Select Chemicals Are Harmful to Your Hearing. Why?
Something that has a toxic effect on the nerves of the ears or the ears themselves is known as ototoxic>. Some chemicals are ototoxic, and individuals can be exposed to these chemicals at home and in the workplace. These chemicals can be absorbed by ingestion, inhalation, or through the skin. Once these chemicals get into the body, they can impact the delicate nerves and other portions of the ear. The effect is even worse with high levels of noise exposure, causing temporary or long-term loss of hearing.
Five kinds of chemicals that can be harmful to your hearing have been confirmed by OSHA or the Occupation Safety and Health Administration:
- Pharmaceuticals – Hearing can be damaged by medications like antibiotics, diuretics, and analgesics. Any questions about medication that you might be taking should be reviewed with your doctor and your hearing care specialist.
- Metals and Compounds – Hearing loss can be caused by metals like lead and mercury which also have other negative health effects. These metals are typically found in the metal fabrication and furniture industries.
- Asphyxiants – Things like tobacco smoke and carbon monoxide contain asphyxiants which lowered the level of oxygen in the air. Harmful levels of these chemicals can be produced by gas tools, vehicles, stoves and other appliances.
- Solvents – Certain industries such as insulation and plastics use solvents such as styrene and carbon disulfide in manufacturing. Make sure that if you work in one of these industries, you wear all of your safety equipment and consult your workplace safety officer about your level of exposure.
- Nitriles – Things like latex gloves, super glue, and rubber automotive seals contain nitriles like acrylonitrile and 3-Butenenitrile. Even though your hearing can be damaged by these nitrile based chemicals, they have the benefit of repelling water.
If You Are Subjected to These Ototoxic Chemicals, What Can You do?
Taking precautions is the trick to protecting your hearing. Ask your employer about exposure levels to these chemicals if you work in the construction, plastics, pesticide spraying, automotive, or fire-fighting fields. Make sure you use every safety material your job offers, like protective gloves, garments, and masks.

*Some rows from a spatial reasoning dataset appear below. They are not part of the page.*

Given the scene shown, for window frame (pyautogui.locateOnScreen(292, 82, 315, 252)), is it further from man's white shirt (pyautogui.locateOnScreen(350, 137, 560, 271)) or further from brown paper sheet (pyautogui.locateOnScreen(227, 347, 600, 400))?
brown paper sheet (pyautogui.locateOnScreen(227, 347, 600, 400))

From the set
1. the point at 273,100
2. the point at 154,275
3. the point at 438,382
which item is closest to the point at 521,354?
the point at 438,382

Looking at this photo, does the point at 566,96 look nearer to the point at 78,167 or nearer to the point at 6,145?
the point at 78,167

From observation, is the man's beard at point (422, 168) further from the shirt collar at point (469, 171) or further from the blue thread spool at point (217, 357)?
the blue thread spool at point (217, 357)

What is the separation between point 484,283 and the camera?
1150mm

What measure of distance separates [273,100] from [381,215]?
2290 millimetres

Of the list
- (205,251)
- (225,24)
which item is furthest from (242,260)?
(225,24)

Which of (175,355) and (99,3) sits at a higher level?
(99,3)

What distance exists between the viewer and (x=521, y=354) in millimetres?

When you are home, read all safety labels on products and follow the instructions to the letter. When you are using any chemicals, if your not sure about what the label means, get help, and use proper ventilation. Take added precautions if you are around noise at the same time as chemicals because the two can have a cumulative impact on your hearing. Try to nip any potential problem in the bud by having a regular hearing exam if you are on medications or if you can’t steer clear of chemicals. Hearing specialists have experience with the numerous causes of hearing loss and can help you come up with a plan to avoid further damage.